AIM OF THE EXERCISE =>
Write out every entry in full. Leave nothing out.

Saved data entries:
──────────────────────────────
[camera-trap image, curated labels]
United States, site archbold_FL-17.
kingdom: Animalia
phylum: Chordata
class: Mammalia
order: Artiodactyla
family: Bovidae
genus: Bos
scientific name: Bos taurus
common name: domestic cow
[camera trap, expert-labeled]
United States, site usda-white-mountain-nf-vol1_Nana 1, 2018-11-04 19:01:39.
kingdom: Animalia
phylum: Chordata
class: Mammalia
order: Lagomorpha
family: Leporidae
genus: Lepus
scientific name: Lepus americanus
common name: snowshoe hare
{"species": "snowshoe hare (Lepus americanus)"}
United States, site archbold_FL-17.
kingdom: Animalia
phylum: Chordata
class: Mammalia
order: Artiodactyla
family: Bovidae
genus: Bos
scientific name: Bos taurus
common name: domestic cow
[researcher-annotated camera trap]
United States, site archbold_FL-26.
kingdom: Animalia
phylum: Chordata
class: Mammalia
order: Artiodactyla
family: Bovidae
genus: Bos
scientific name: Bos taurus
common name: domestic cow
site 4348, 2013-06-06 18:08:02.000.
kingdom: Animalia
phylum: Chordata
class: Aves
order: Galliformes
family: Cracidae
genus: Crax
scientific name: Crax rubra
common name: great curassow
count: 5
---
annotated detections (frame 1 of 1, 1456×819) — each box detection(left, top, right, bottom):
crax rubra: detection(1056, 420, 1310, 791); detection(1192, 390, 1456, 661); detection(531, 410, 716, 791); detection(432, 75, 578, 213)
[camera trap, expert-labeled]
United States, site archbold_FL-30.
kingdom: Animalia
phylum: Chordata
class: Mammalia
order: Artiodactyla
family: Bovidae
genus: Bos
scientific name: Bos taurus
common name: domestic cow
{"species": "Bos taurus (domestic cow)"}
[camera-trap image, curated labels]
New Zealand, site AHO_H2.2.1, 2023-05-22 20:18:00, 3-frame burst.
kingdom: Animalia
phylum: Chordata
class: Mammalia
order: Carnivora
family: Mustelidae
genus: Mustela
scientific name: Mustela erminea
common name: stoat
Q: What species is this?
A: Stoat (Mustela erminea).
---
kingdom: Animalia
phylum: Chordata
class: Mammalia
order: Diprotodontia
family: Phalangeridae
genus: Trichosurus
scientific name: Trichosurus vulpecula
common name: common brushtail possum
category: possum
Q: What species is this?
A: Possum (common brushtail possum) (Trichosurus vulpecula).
──────────────────────────────
OUTPUT BELOW =>
[camera-trap image, curated labels]
United States, site archbold_FL-17.
kingdom: Animalia
phylum: Chordata
class: Mammalia
order: Artiodactyla
family: Bovidae
genus: Bos
scientific name: Bos taurus
common name: domestic cow
[camera trap, expert-labeled]
United States, site usda-white-mountain-nf-vol1_Nana 1, 2018-11-04 19:01:39.
kingdom: Animalia
phylum: Chordata
class: Mammalia
order: Lagomorpha
family: Leporidae
genus: Lepus
scientific name: Lepus americanus
common name: snowshoe hare
{"species": "snowshoe hare (Lepus americanus)"}
United States, site archbold_FL-17.
kingdom: Animalia
phylum: Chordata
class: Mammalia
order: Artiodactyla
family: Bovidae
genus: Bos
scientific name: Bos taurus
common name: domestic cow
[researcher-annotated camera trap]
United States, site archbold_FL-26.
kingdom: Animalia
phylum: Chordata
class: Mammalia
order: Artiodactyla
family: Bovidae
genus: Bos
scientific name: Bos taurus
common name: domestic cow
site 4348, 2013-06-06 18:08:02.000.
kingdom: Animalia
phylum: Chordata
class: Aves
order: Galliformes
family: Cracidae
genus: Crax
scientific name: Crax rubra
common name: great curassow
count: 5
---
annotated detections (frame 1 of 1, 1456×819) — each box detection(left, top, right, bottom):
crax rubra: detection(1056, 420, 1310, 791); detection(1192, 390, 1456, 661); detection(531, 410, 716, 791); detection(432, 75, 578, 213)
[camera trap, expert-labeled]
United States, site archbold_FL-30.
kingdom: Animalia
phylum: Chordata
class: Mammalia
order: Artiodactyla
family: Bovidae
genus: Bos
scientific name: Bos taurus
common name: domestic cow
{"species": "Bos taurus (domestic cow)"}
[camera-trap image, curated labels]
New Zealand, site AHO_H2.2.1, 2023-05-22 20:18:00, 3-frame burst.
kingdom: Animalia
phylum: Chordata
class: Mammalia
order: Carnivora
family: Mustelidae
genus: Mustela
scientific name: Mustela erminea
common name: stoat
Q: What species is this?
A: Stoat (Mustela erminea).
---
kingdom: Animalia
phylum: Chordata
class: Mammalia
order: Diprotodontia
family: Phalangeridae
genus: Trichosurus
scientific name: Trichosurus vulpecula
common name: common brushtail possum
category: possum
Q: What species is this?
A: Possum (common brushtail possum) (Trichosurus vulpecula).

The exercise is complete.